Ali was an illiterate shoemaker, a tall, solid and tough teenager. Clumsy but confident and comfortable in his own skin, he was a few years older than us but most of the kids were cool with him hanging around. However, unlike the bunch of uniformed boys and girls who walked to school every morning, Ali measured his mammoth steps up to the street corner, waiting impatiently until the slim Nelofer, and her petite sister, walked by on their way to school. Ali’s day didn’t start until Nelofer marched past him in her blue-and-white uniform. Only then would he disappear behind the dark tinted glass of the shoe shop to sniff sheep skin, faux leather and petrochemical solutions all day. His illiteracy didn’t bother him.
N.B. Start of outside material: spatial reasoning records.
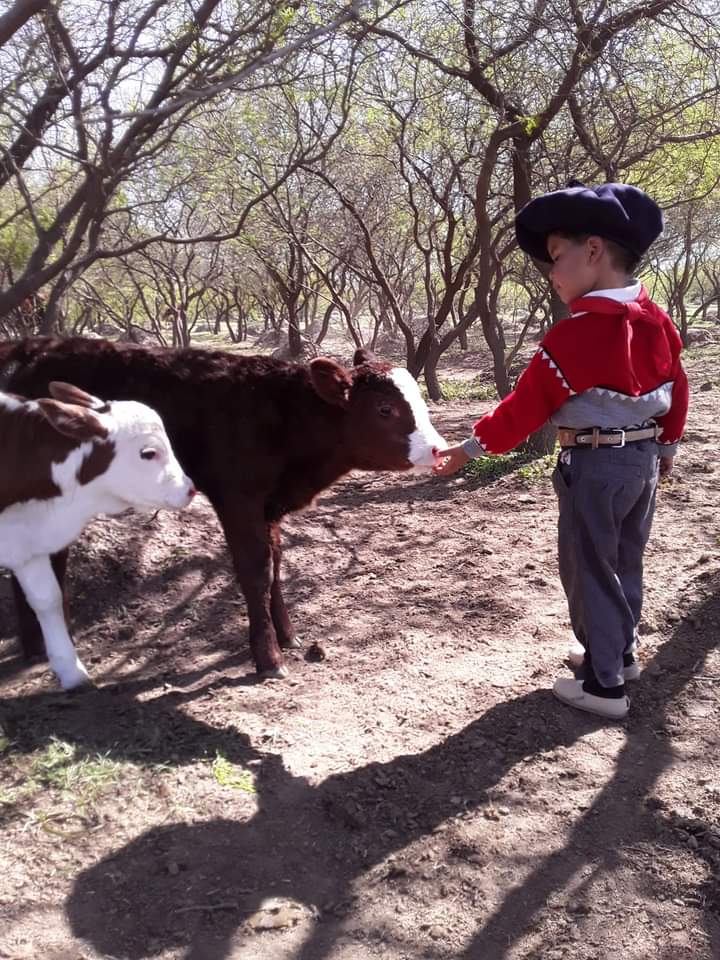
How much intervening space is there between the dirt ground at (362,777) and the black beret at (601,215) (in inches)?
82.0

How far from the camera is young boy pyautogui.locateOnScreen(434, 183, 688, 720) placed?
118 inches

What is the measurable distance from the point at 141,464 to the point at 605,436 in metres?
2.04

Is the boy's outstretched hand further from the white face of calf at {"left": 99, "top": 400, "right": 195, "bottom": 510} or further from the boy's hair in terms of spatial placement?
the white face of calf at {"left": 99, "top": 400, "right": 195, "bottom": 510}

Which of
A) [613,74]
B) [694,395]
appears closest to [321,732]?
[613,74]

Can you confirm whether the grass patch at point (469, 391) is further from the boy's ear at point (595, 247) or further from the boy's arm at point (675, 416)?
the boy's ear at point (595, 247)

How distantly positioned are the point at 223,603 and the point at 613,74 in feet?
16.6

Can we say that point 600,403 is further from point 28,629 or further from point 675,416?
point 28,629

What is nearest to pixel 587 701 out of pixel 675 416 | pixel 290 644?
pixel 675 416

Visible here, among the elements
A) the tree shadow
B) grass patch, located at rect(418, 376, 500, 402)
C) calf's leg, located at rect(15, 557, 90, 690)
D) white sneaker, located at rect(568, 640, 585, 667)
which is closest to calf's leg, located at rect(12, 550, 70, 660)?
calf's leg, located at rect(15, 557, 90, 690)

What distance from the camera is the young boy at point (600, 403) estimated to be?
3.00 m

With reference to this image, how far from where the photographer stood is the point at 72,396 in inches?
138

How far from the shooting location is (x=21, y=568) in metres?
3.64

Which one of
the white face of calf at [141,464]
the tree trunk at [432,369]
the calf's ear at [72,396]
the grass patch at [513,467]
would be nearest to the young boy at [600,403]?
the white face of calf at [141,464]

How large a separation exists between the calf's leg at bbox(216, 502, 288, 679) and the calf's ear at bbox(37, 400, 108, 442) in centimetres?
86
Whenever the kids teased him about it, he just laughed their laughs. I make shoes so you idiots can walk to school.

Nelofer was a senior student, her sister a junior. They accompanied each other to school each dry morning and back home every hot and baking afternoon. Every now and then, whenever the younger sister couldn’t, Nelofer made a shushed and rushed run to one of the shops in the main street to buy bread, a soap bar or a milk pack, because her parents had only one boy, an infant too young to run errands. Otherwise Nelofer remained indoors like her little sister, just like their mother, confined in their dungeon mud dwelling indefinitely. Veiled and suffocating whenever outdoors, all women covered themselves from men as well as the murky, sand-spitting, unsealed, backstreets of the barren Mariabad. Shy of sunshine, covered like clouded sky, Nelofer stared at the soil whenever she walked in the street. As if it was a sin, or a crime, to look up at the mighty sun, to breathe, to live.

When I read Nelofer’s letter to Ali, he ran up ten yards carrying me on his yak-like shoulders. The rough and rugged-handed kid who couldn’t scribble down the three letters of his own disyllable name, who couldn’t fly a kite, fold a paper plane or hold a cricket bat; that Ali had landed a girlfriend because the soil-gazing, naive Nelofer responded. Ali horsed around in circles, laughing, his long arms wide open like two wings of an airplane. The summer sun had brushed out the lightly scattered afternoon clouds in crimson and scarlet and maroon against the mercury mountains that castled Quetta city. The silvery hilltops glowed in a golden haze as a group of scavengers serenely surveyed the earthlings, dancing like dervishes, wings and will intact, round and round, circling one another in the spectrum of light. Down below, between heaven and earth, in that narrow, unsealed alleyway, unaware of the world around and above him, earthling Ali could not help galloping in the dirt, dancing with the dust particles, and laughing over the capacity of his camel-sized lungs. The kids were clean-bowled, stunned like fallen stumps. That was the first day we abandoned a game of cricket. Ali and Nelofer’s love-ship took off. So did our friendship.

Located off the main street, the rusty iron gate of our three-bedroom mud shack was the only one in the quiet alleyway which also connected our block with Ali’s. Because of this setting, my siblings and I made plenty of friends on either of the main streets, since all kids frequently crowded up the side passage after school to play cricket or football, or just chitchat.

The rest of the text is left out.